Why is is that any beginner that poorly and wrongly understands some concepts writes a tutorial? Please, correct the mistakes and stop making affirmations like: “MOSFET may need 10-15 Gate-Source potential difference”.
Here’s my constructive criticism: go learn about MOS transistors and when you understand them very well, then write a tutorial. There are plenty of books that cover the basic stuff, even online resources.
to HAD: please stop posting poor quality tutorials.
This ^^.
Surely you’re not that starved for content?
Realistically, you just have to be able to sink or source enough charge quickly to the gate of the mosfet. From a purely physics based model, you are driving a capacitive load(the gate of the mosfet). You should be able to use just a standard BJT or a lower gate capacitance mosfet as a single transistor mosfet driver. Doing that, you can sink or source the small amount of charge pretty quickly, without the cost of a driver!
And as DanJ pointed out… there is a significant amount of ringing. Yay for oscillators(glad he is just using it for switching, not analog signals!)
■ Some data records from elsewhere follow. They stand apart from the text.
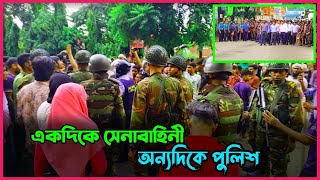 একদিকে সেনাবাহিনী অন্যদিকে পুলিশ।। [upl. by Katuscha]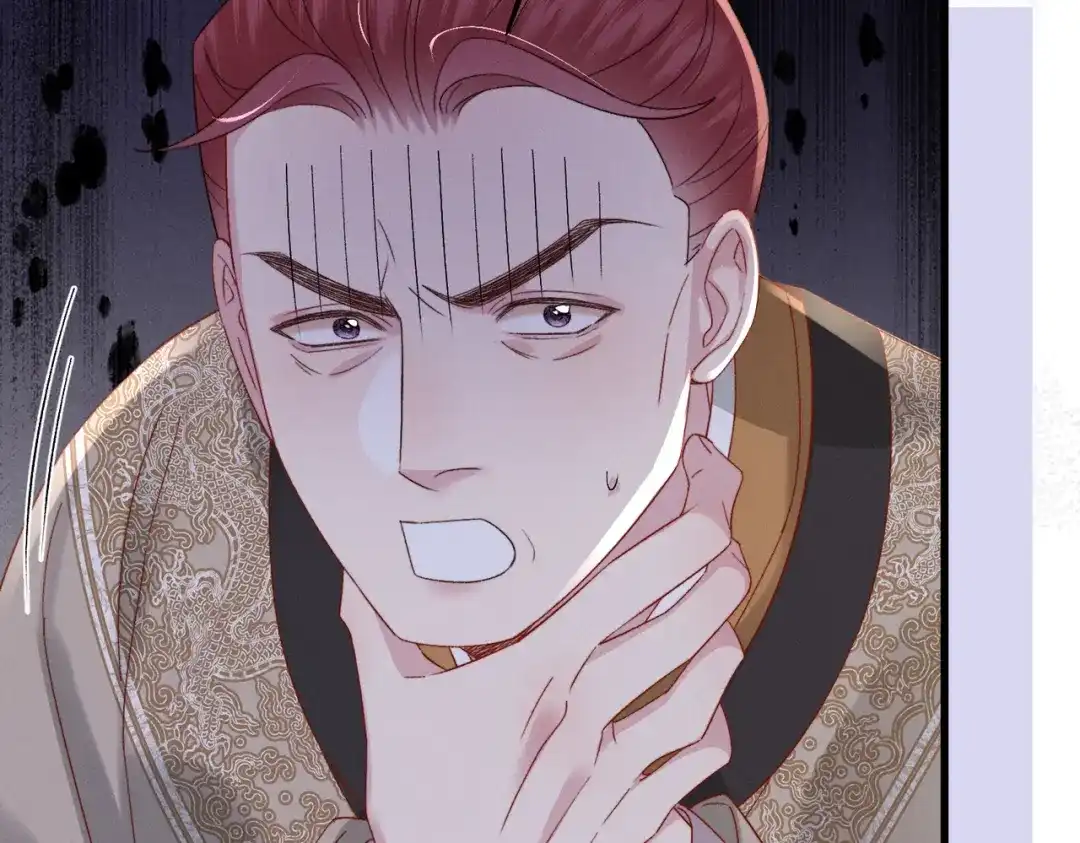 重生选个纨绔爹爹当皇帝 第33话 救父 第62页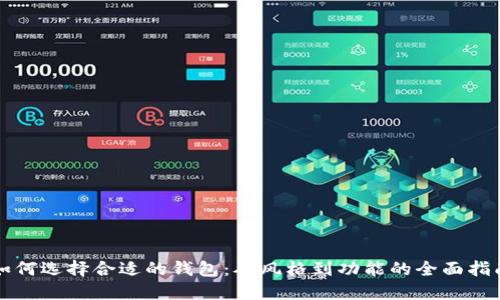 如何选择合适的钱包：从风格到功能的全面指南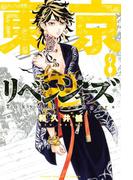 東京卍リベンジャーズ（８）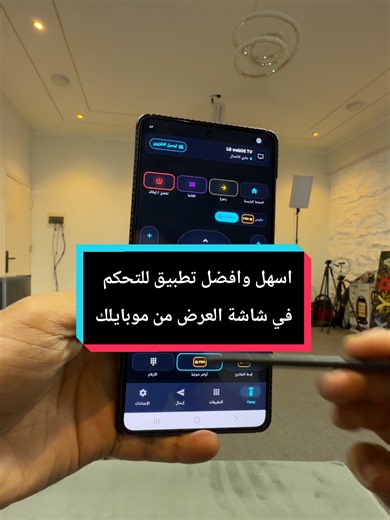 ازاي تتحكم في شاشة العرض من الموبايل ومن غير دعم تقنيه ir 😍🔥 #المهندس_اشرف_مصطفي #التقني_اشرف_مصطفي #المبرمج_اشرف_مصطفي #الخبير_التقني_اشرف_مصطفي
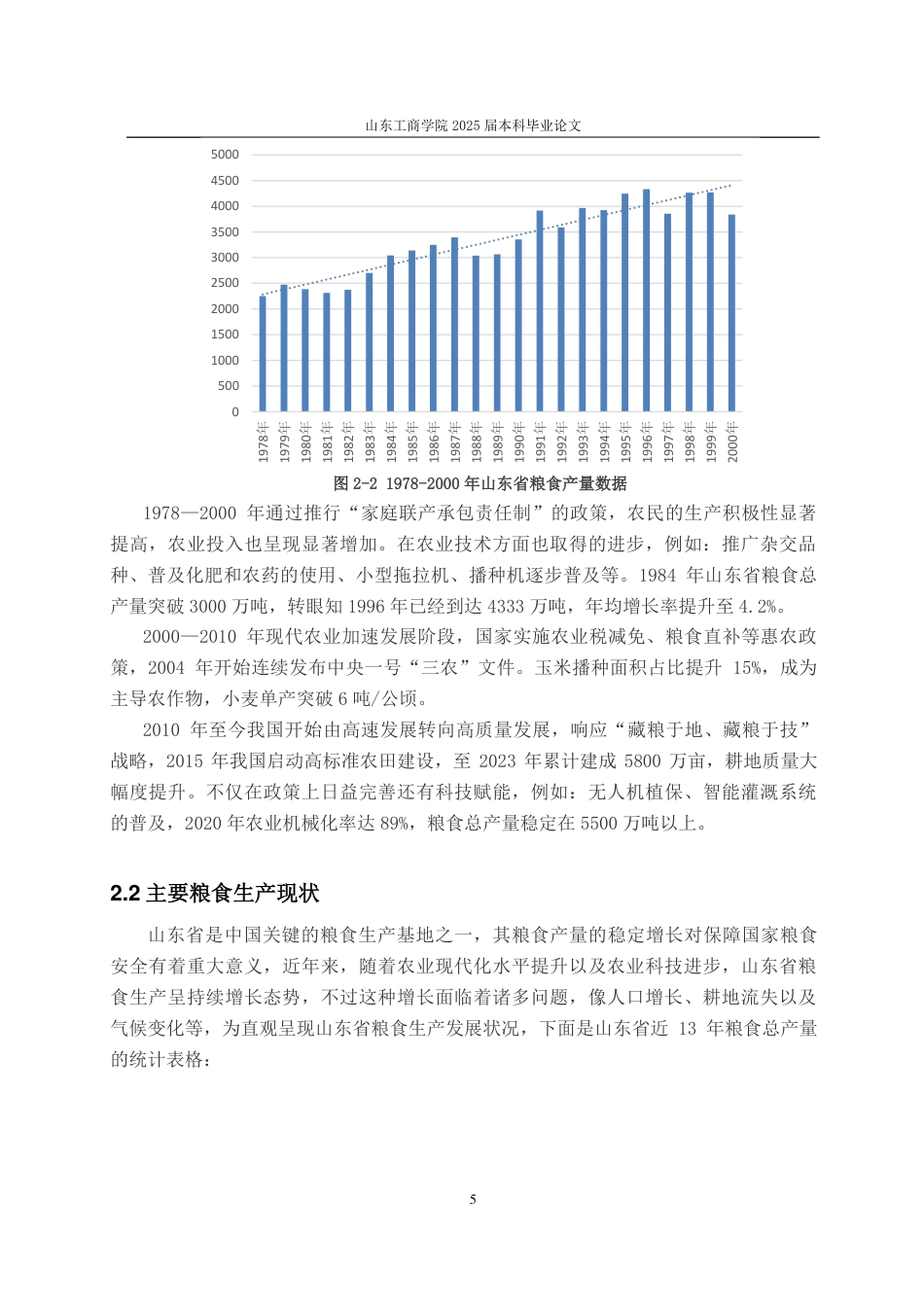 25年CH应用统计学-山东省粮食产量影响因素分析-约20291字符.pdf_第8页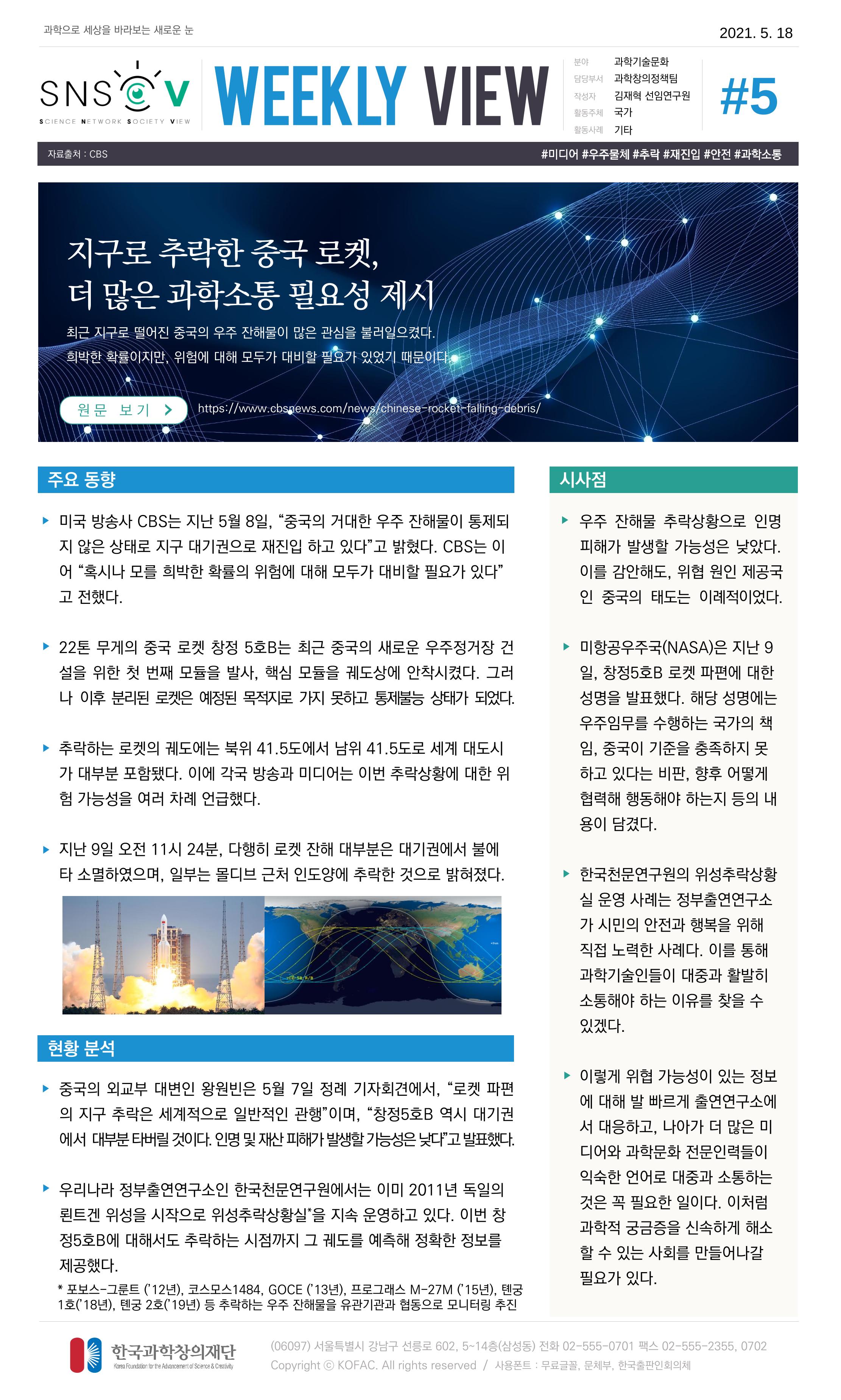 Vol.18 한국과학창의재단 정책지원 뉴스레터 SNS-View  5페이지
Now I’m waiting to see a decent write up on JFETs! ;)
the_truth, what you are saying, actually does not work (the part with a single BJT or other transistor as a driver). With a single active component you can either do a good job sinking or sourcing, not both, as the “other side” of your circuit (the other side of the half bridge) would end up being a resistor.
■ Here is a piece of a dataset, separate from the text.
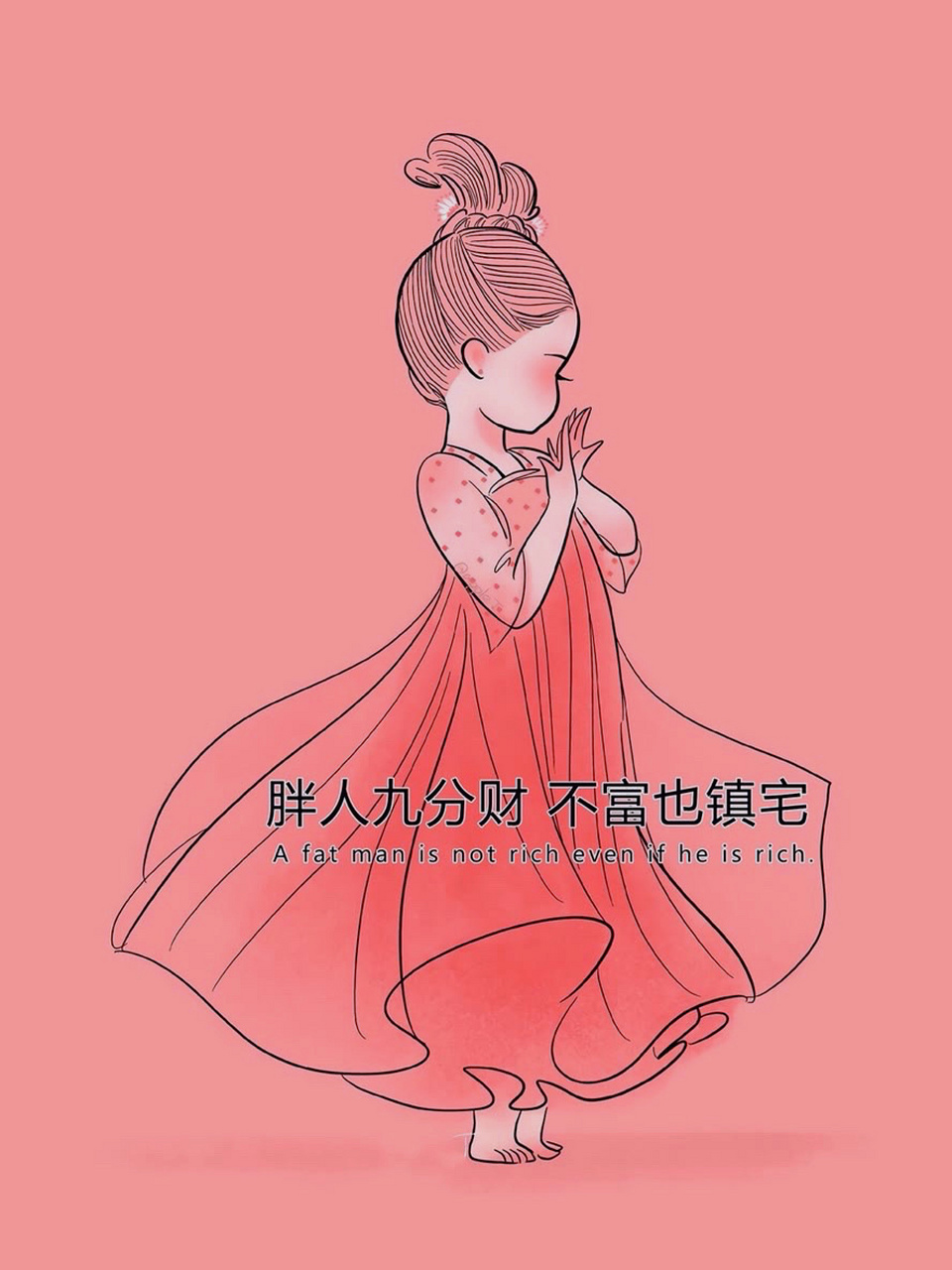 全网必97可爱减肥励志壁纸 胖人九分财 不富也镇宅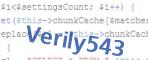 verification code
Using a half bridge circuit (two transistors on top of each other, when one open, the other closed) would do the job, but then you need some carfull design to prevent them form being open at the same time, plus sume other “minor” nuances. And you need those transistors to be able to deliver current in amps.
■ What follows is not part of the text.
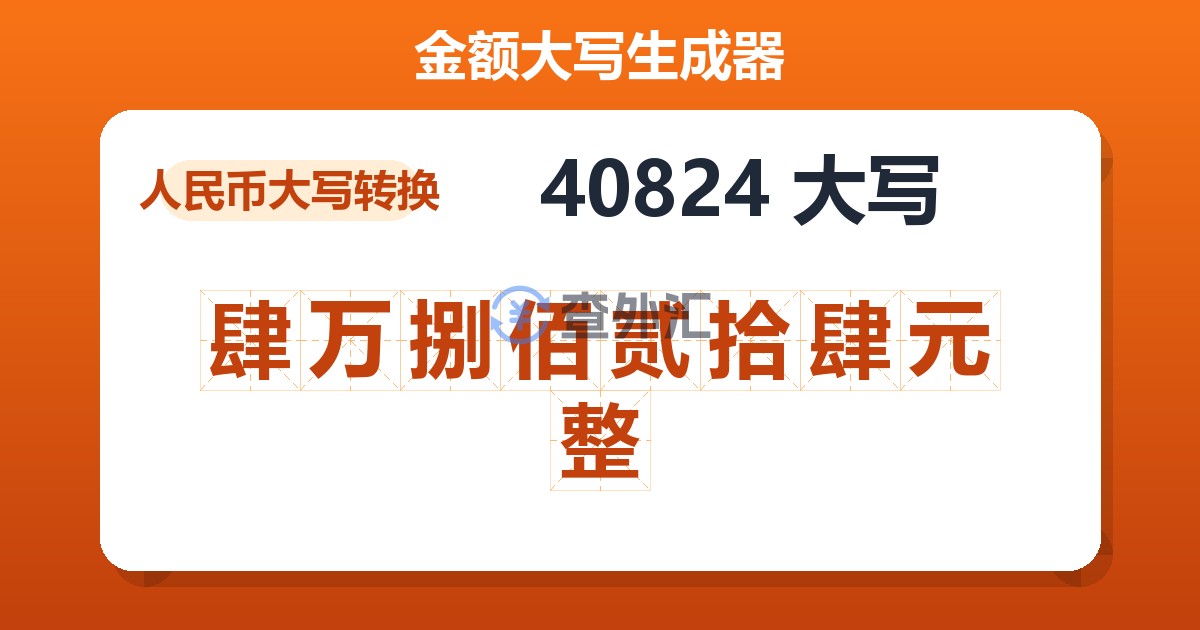 40824大写 肆万捌佰贰拾肆元整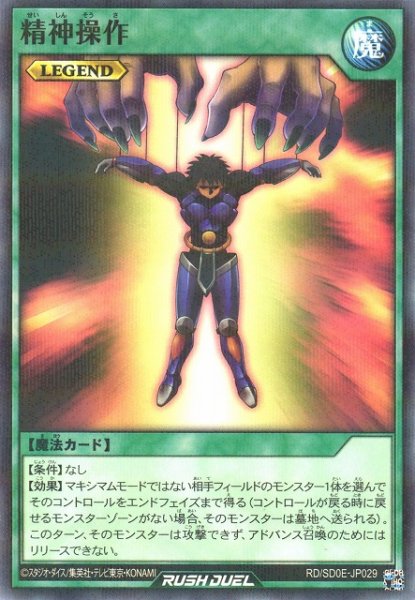 画像1: 【遊戯RD】精神操作【ノーマルパラレル/魔法】RD/SD0E-JP029 (1)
That’s where drivers rule, and usually end up being cheaper and more reliable solution.
That’s
In regards to the “ringing” that some posters mentioned (see the rising and falling edge), I can only guess that it’s a result of the long wiring to power supply.
When it comes to nano seconds, especially with “significant” currents (Ig might go above 1Amp easily), every wire twist counts.
Well in part, the trace/lead is the cause of the ringing. The trace/lead has a bit of inductance plus the gate being a capacitor gives you an LC oscillator. Just add a resistor to dampen and the ringing will be reduced. I want to say 100 ohms? but don’t quote me on the value.
btw saw these the other day, almost plug and play.
It has opto isolation for safety, and lots of current to turn on the gate of power mosfets.
http://www.mouser.com/avagoigbtoptocouplers/?cm_sp=homepage-_-newproducts-_-Avago+Technologies+IGBT+Gate+Drive+Optocouplers
You don’t have do do fast switching every time, if you are driving something, that you switch on-off a few times a minute, I suggest you don’t do fast switching especially with inductive loads – this can cause huge voltage spikes and EMI. When it comes to driving motors with PWM, it is something different.
And about the drivers, you don’t need them, look at all the RC brushless motor controllers – hardly any uses the driver. I was always considering the driver only for IGBT.